Engineering nitrogen fixing symbiotic associations in cereals

The ability to take up mineral nutrients, particularly nitrogen and phosphorus, is generally the major limitation to plant growth. Because of this farmers apply nitrogen and phosphorus through fertiliser application to promote crop growth. Sustained yields are dependent on this fertiliser application, but it comes at a high price, both in the cost of the fertiliser and the environmental damage that results from its use. A number of plant species have evolved beneficial interactions with micro-organisms that facilitate the uptake of these nutrients. Legumes form symbiotic interactions with mycorrhizal fungi that facilitate phosphate uptake and with rhizobial bacteria that provide the plant with a source of nitrogen. The establishment of these symbioses involves a molecular communication between the plant and the symbiotic micro-organisms in the soil.

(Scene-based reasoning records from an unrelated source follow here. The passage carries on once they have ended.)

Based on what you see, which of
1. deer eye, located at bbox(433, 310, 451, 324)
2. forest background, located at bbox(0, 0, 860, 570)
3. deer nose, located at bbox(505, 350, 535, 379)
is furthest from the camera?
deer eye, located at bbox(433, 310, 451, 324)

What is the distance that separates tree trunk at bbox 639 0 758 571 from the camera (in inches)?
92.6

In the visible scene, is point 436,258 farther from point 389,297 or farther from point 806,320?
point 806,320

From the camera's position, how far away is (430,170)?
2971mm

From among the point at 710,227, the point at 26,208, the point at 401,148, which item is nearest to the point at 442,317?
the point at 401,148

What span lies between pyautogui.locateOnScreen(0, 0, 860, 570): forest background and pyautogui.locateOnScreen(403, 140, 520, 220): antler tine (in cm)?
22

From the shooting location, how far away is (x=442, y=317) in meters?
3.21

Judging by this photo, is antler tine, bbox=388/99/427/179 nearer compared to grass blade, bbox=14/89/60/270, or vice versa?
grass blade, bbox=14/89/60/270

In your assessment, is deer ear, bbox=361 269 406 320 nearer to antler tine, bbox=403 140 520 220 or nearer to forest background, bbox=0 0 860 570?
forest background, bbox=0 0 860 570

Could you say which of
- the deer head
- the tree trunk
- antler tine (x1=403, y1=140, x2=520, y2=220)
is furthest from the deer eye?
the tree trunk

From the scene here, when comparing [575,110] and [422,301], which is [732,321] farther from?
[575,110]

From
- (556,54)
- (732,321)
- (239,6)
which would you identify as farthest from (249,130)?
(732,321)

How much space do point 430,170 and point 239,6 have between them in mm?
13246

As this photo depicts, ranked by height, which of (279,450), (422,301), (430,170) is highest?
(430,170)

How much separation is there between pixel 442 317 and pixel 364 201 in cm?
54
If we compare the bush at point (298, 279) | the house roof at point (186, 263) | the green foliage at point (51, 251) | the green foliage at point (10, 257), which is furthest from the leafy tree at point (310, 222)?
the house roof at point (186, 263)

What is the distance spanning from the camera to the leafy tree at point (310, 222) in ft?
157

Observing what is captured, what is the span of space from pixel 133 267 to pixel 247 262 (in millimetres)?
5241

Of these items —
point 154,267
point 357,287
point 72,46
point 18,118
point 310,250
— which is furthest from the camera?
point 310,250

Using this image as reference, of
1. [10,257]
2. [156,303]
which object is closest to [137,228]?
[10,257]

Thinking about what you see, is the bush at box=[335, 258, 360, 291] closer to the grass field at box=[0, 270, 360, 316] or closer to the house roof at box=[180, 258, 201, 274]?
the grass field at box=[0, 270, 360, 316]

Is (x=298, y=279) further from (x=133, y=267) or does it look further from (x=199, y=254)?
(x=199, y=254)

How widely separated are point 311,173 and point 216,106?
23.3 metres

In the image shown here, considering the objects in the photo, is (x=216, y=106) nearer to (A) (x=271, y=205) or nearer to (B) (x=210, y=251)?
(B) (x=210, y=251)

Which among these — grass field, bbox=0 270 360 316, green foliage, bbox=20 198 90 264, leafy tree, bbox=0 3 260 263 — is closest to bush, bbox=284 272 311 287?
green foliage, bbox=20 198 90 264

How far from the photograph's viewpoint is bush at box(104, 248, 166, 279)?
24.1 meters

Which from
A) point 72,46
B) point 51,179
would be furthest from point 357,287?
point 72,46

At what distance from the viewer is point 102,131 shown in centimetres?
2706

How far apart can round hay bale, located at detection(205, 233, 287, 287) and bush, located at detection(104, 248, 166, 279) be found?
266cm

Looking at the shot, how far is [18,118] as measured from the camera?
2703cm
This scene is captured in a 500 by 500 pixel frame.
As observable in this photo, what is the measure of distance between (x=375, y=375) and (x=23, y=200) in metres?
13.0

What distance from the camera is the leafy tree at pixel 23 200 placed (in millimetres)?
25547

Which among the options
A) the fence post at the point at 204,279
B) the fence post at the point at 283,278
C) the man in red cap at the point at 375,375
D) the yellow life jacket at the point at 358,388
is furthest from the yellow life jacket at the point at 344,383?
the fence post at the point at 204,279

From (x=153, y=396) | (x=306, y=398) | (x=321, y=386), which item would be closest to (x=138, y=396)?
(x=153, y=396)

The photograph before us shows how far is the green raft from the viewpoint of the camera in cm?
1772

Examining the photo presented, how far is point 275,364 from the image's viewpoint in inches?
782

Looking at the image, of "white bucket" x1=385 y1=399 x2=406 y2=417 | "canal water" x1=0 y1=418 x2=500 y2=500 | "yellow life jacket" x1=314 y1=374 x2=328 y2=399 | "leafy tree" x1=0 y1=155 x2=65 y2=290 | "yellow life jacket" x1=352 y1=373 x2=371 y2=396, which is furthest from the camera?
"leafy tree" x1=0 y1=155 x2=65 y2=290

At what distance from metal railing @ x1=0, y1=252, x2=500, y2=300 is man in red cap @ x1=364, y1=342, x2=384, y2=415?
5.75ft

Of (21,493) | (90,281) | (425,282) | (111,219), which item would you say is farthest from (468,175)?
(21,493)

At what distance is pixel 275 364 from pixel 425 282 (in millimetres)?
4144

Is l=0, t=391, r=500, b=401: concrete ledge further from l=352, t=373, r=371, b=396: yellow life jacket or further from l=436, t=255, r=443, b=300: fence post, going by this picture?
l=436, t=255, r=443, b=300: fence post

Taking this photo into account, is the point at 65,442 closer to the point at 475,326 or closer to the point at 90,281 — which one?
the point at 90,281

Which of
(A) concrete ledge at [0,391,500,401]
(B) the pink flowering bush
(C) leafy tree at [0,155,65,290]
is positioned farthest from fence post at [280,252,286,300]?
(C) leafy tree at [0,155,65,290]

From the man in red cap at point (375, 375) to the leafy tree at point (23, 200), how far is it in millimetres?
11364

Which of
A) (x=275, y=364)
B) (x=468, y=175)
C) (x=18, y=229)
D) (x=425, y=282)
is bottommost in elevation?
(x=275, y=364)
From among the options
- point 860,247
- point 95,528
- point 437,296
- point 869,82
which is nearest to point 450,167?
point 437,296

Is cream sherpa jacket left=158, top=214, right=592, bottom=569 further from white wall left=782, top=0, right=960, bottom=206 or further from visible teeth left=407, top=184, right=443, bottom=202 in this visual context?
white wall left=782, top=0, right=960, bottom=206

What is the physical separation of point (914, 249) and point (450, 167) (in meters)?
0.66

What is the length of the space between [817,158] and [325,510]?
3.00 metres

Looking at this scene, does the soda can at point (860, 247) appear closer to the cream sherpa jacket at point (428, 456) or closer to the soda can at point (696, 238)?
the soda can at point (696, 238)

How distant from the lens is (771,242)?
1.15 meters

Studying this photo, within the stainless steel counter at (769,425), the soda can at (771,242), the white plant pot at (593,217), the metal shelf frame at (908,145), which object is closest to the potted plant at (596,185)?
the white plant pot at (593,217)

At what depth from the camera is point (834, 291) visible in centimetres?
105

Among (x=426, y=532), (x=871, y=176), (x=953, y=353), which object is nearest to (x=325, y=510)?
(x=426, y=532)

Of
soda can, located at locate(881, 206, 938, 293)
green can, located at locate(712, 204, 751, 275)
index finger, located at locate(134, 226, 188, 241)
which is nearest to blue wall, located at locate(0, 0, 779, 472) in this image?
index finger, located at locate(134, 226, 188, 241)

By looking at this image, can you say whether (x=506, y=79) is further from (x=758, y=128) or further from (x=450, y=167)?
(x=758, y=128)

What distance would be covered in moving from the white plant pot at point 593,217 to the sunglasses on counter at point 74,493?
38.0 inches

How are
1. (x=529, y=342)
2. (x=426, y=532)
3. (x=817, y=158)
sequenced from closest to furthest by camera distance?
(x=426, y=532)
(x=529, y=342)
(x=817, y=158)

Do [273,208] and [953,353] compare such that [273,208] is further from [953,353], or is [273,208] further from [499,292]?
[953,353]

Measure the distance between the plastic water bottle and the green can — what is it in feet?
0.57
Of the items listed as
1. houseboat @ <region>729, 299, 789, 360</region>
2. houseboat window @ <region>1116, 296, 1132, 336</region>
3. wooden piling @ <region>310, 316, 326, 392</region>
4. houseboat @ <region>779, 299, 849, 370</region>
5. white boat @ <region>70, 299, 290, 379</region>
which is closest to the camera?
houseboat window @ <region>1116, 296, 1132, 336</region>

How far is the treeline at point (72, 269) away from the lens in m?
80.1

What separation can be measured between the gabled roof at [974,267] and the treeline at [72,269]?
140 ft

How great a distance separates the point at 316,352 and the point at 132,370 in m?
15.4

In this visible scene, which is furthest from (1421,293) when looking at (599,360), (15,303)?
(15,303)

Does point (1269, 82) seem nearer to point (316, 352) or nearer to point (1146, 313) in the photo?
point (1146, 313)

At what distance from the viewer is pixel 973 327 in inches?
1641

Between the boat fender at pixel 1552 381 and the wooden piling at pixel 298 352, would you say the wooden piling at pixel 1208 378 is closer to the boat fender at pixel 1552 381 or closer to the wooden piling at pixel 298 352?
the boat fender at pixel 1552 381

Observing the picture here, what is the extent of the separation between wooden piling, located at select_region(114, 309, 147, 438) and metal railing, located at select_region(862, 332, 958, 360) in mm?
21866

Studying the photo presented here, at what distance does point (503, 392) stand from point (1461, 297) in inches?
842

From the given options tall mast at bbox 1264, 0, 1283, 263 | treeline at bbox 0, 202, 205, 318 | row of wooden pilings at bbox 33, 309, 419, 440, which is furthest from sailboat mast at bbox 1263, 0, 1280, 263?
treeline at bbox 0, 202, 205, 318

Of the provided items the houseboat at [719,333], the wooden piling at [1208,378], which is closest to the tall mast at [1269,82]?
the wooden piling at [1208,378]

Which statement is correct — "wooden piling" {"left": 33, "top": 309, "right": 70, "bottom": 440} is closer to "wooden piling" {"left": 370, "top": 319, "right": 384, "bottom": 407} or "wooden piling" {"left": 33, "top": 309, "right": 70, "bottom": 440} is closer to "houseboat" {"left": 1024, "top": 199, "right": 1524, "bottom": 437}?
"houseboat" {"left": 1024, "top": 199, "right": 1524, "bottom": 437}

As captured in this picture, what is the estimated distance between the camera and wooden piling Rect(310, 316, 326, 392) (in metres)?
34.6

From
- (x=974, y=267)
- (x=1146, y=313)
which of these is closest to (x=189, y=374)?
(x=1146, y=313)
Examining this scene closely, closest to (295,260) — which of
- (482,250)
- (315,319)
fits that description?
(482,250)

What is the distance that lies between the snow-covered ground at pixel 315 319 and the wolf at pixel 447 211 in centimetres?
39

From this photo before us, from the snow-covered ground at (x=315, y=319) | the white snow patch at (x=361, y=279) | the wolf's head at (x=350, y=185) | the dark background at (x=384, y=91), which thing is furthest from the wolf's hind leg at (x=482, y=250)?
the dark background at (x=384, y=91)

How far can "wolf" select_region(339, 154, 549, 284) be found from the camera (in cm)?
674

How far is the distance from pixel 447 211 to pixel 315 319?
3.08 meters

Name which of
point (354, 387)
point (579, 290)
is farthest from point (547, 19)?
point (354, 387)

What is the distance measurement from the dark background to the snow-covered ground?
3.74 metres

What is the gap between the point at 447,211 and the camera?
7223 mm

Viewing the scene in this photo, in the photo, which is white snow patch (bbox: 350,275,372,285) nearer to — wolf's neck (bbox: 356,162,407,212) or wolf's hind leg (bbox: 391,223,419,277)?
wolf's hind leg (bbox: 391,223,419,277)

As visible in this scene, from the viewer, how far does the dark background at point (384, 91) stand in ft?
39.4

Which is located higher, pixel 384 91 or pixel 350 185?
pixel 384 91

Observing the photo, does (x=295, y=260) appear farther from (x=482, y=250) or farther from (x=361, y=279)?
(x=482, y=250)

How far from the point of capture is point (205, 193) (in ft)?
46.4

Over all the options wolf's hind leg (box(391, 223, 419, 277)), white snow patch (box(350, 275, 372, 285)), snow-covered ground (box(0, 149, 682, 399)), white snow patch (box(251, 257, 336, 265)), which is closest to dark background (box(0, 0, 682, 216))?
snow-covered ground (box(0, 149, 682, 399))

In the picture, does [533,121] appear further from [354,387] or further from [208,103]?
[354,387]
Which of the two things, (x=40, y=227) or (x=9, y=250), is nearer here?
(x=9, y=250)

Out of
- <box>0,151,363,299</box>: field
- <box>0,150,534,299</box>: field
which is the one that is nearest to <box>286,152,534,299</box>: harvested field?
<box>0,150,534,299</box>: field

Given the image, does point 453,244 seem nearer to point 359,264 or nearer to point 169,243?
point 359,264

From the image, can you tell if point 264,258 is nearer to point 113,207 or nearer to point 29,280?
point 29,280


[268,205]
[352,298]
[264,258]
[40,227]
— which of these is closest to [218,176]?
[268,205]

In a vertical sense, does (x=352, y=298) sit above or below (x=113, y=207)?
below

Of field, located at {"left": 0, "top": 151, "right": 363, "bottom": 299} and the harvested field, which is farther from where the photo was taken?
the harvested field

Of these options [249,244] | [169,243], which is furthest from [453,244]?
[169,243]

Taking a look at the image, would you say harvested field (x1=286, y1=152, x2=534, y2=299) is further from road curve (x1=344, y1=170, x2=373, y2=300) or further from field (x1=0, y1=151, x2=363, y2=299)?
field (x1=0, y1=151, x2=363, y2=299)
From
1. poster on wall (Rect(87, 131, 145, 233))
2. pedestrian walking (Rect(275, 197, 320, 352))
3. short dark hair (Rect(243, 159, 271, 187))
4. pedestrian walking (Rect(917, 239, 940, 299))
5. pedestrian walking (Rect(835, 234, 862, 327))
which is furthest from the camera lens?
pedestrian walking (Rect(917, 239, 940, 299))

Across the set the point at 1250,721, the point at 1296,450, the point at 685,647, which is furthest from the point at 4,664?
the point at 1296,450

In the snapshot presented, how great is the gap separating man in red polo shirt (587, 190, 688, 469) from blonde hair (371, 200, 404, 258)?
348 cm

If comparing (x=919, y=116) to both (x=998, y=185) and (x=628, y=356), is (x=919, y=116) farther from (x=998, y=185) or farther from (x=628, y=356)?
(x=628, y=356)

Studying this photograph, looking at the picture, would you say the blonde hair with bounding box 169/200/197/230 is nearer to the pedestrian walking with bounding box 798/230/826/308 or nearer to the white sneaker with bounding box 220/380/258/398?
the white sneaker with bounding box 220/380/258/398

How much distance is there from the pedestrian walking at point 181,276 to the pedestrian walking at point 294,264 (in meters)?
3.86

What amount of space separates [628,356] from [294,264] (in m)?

Mycorrhizal fungi and rhizobial bacteria release signals that are recognised by the host plant and lead to developmental changes associated with the accommodation of the symbionts.  Genetic dissection in the legume Medicago truncatula has defined the signalling pathways involved in these symbioses.  A number of the genes required for the mycorrhizal interaction are also necessary for the rhizobial interaction, indicating a conserved symbiosis signalling pathway. This implies that the evolution of nodulation involved the recruitment of a signalling pathway already functioning in mycorrhizal signalling.  This signalling pathway is present in most plant species, including cereals suggesting that engineering the perception of rhizobial bacteria in cereals is simplified and requires an understanding of the legume specific components that activate and are activated by the common symbiosis signalling pathway. We are in the process of engineering this signalling pathway in cereals to promote the recognition of rhizobial bacteria as the first step in engineering biological nitrogen fixation into cereal crops.